'Terror Camps Across LoC Are Intact'
29 November 2004
The Times of India
New Delhi: The infrastructure in Pakistan for 'exporting terrorists' across the Line of Control (LoC) in Jammu and Kashmir is still intact although incursions have come down, BSF director general Ajai Raj Sharma said here on Monday. 'I can't say the camps have been wound up or that the launch pads (in Pakistan) have been closed,' he told a news conference. 'The camps have been shifted to the hinterland and they are no longer close to the border. They are no longer handled by the (Pakistani) army but by the ISI (Inter-Services Intelligence),' Sharma said, speaking ahead of the BSF's 39th Raising Day on Wednesday.

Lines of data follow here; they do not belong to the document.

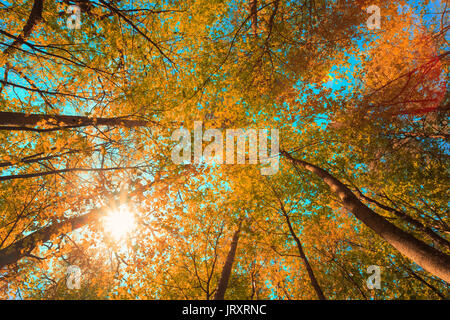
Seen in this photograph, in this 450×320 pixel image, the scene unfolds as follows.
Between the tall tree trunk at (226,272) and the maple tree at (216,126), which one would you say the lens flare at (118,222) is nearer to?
the maple tree at (216,126)

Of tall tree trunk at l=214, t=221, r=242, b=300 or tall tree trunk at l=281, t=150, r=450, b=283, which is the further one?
tall tree trunk at l=214, t=221, r=242, b=300

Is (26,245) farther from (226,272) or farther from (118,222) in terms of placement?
(226,272)

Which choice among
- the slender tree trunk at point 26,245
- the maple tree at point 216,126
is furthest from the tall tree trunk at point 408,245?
the slender tree trunk at point 26,245

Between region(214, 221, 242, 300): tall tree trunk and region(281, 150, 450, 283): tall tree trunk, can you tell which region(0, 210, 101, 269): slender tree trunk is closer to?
region(214, 221, 242, 300): tall tree trunk

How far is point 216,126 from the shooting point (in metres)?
7.91

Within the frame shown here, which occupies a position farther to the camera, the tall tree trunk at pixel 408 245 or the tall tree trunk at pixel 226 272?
the tall tree trunk at pixel 226 272

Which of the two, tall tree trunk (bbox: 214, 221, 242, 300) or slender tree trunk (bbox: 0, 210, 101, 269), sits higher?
slender tree trunk (bbox: 0, 210, 101, 269)

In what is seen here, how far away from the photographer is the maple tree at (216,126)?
552cm

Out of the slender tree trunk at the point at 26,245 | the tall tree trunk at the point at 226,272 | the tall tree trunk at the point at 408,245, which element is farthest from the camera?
the tall tree trunk at the point at 226,272

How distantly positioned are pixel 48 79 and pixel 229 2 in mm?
9112

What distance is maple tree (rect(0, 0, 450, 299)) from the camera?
217 inches

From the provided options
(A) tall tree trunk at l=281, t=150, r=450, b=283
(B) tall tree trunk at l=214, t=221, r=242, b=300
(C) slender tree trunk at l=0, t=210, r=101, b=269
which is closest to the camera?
(A) tall tree trunk at l=281, t=150, r=450, b=283

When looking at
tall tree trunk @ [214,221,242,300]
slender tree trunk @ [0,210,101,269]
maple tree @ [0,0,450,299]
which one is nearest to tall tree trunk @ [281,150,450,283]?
maple tree @ [0,0,450,299]
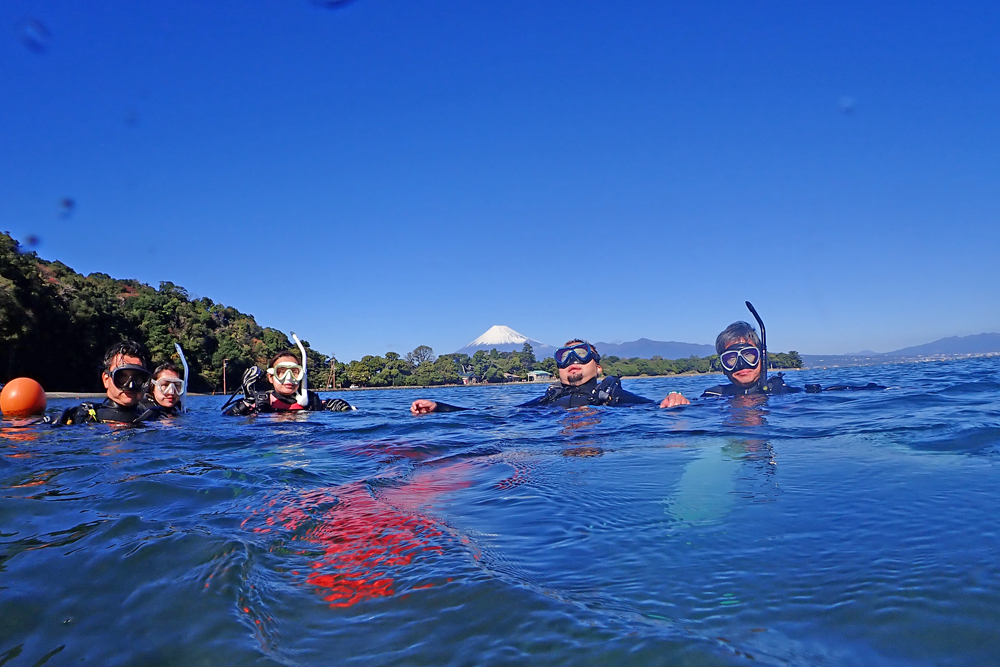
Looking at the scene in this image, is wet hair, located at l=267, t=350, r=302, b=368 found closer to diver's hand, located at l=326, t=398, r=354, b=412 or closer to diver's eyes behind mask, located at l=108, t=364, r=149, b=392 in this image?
diver's hand, located at l=326, t=398, r=354, b=412

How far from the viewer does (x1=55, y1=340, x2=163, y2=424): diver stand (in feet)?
24.3

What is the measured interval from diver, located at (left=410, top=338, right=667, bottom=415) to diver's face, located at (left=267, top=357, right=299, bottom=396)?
1882 millimetres

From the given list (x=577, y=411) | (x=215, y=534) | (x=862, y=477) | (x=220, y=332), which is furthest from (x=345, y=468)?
(x=220, y=332)

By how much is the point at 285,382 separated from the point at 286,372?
0.56 feet

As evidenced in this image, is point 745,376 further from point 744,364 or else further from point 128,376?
point 128,376

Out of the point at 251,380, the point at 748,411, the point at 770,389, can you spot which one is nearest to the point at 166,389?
the point at 251,380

Said Sharma: 'The number of people being trained (in the camps) has decreased, but at any given time 200-300 terrorists are waiting to cross over to India.' The BSF chief said terrorist incursions across the 742-km Line of Control (LoC) had gone down over the past four months but some terrorists would 'definitely' have succeeded in their efforts to cross over despite the vigil by his force and the Army. 'The problem has decreased but not vanished. Infiltration is a Pakistan-centric problem and it will depend on the mutual relationship (between India and Pakistan),' Sharma said. In the terrorist camps, Sharma said, models had been made of the electrified fence built by the Indian Army along the LoC - which divides Kashmir between India and Pakistan - to train terrorists on ways to 'neutralise' it. They are trained to use plastic and wooden ladders and other improvised methods to cross the fence,' he said. 'Training of militants, providing launch pads for infiltration along with moral and material support is being closely calibrated by Pakistan through the ISI,' said a statement issued at the news conference. 'Reports indicate that ISI has organised special training for militants on methods to compromise and negotiate the border fence with the help of various equipment...,' it said. Due to the difficulties faced in sending in more terrorists across the LoC, separatist groups in Kashmir were avoiding 'direct conflicts' with the Indian security forces and striking at 'soft targets', the statement noted.